*** Opening of Document excerpt ***

Friday, October 1, 2010

The Consumer Finance Czarina's Double Conflict

From The Washington Times:

EDITORIAL: Consumer finance czarina's double conflict


Administration elevates recipient of trial-lawyer cash

By THE WASHINGTON TIMES

-

The Washington Times

7:35 p.m., Thursday, September 30, 2010

Mugshot

President Barack Obama, accompanied by Elizabeth Warren, announces that Warren will head the Consumer Financial Protection Bureau, Friday, Sept. 17, 2010, during an event in the Rose Garden of the White House in Washington. (AP Photo/Susan Walsh)

Wealthy class-action lawyers can count on another friend in the Obama administration. The president recently tapped Elizabeth Warren as an end-run appointee to establish the new federal agency known as the Consumer Financial Protection Bureau. The choice is raising eyebrows because, as Bloomberg News reported, Ms. Warren took $90,000 from a Miami plaintiffs' firm to serve as an expert witness in a lawsuit against major American banks, including Bank of America Corp., Citigroup Inc. and JPMorgan Chase for alleged antitrust violations related to credit-card processing rates.



At the same time she took this money, Ms. Warren was head of the Congressional Oversight Panel keeping tabs on the $700 billion bank bailout. This bailout money was being doled out, in large measure, to the aforementioned three firms. Now Ms. Warren will create a government agency with regulatory authority over firms against which she has testified. She will help write the rules for the very matters covered in the lawsuit.

*** Close of Document excerpt ***

Exercise instructions: From the editorial above about the consumer finance czarina, copy word for word the passage that begins with the words containing "7:35 p.m., Thursday, September" and ends with "(AP Photo/Susan Walsh)".

*** Opening of Recorded data ***

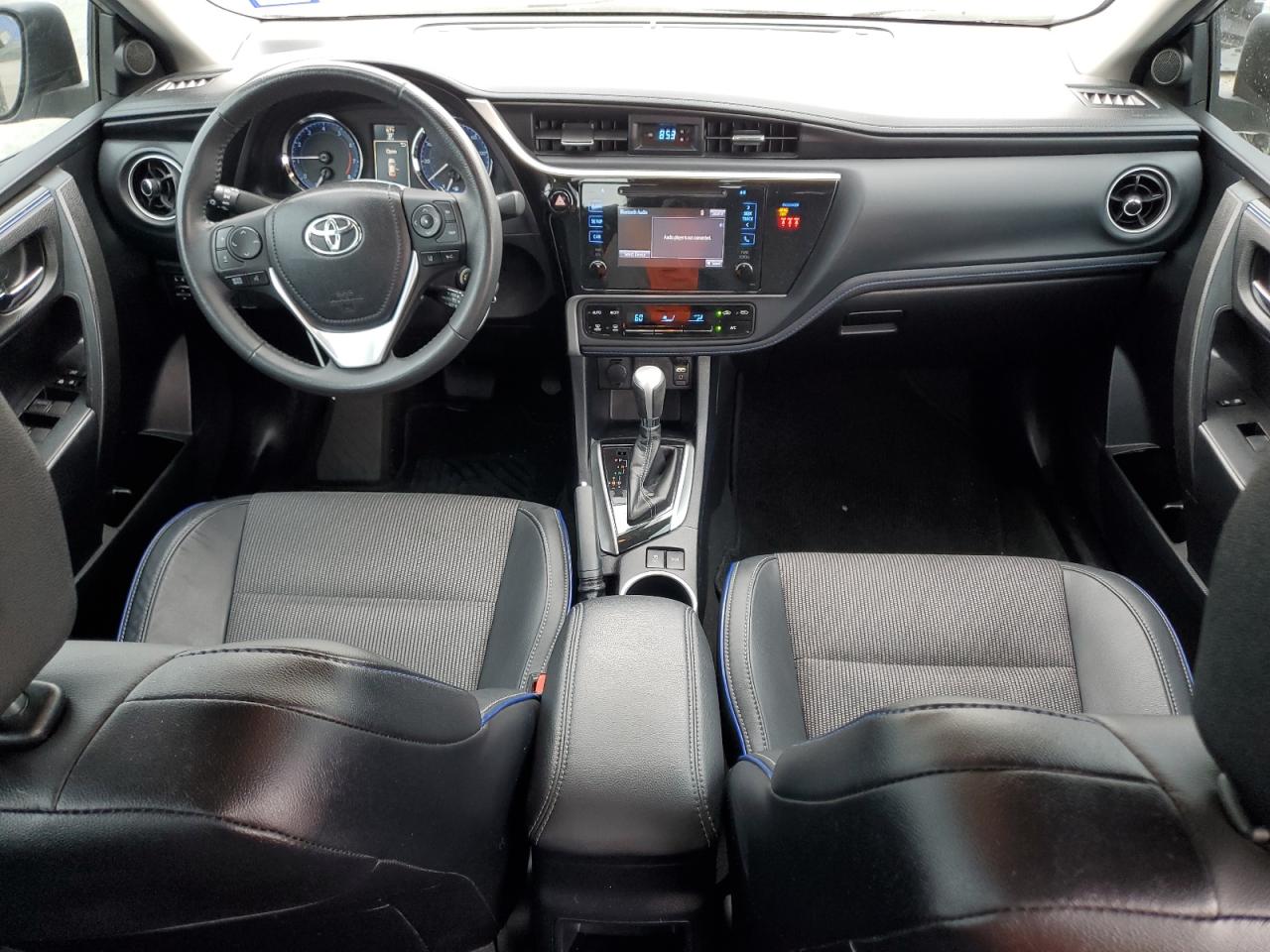 Toyota Corolla L Image 10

*** Close of Recorded data ***

Response to the task:
7:35 p.m., Thursday, September 30, 2010

Mugshot

President Barack Obama, accompanied by Elizabeth Warren, announces that Warren will head the Consumer Financial Protection Bureau, Friday, Sept. 17, 2010, during an event in the Rose Garden of the White House in Washington. (AP Photo/Susan Walsh)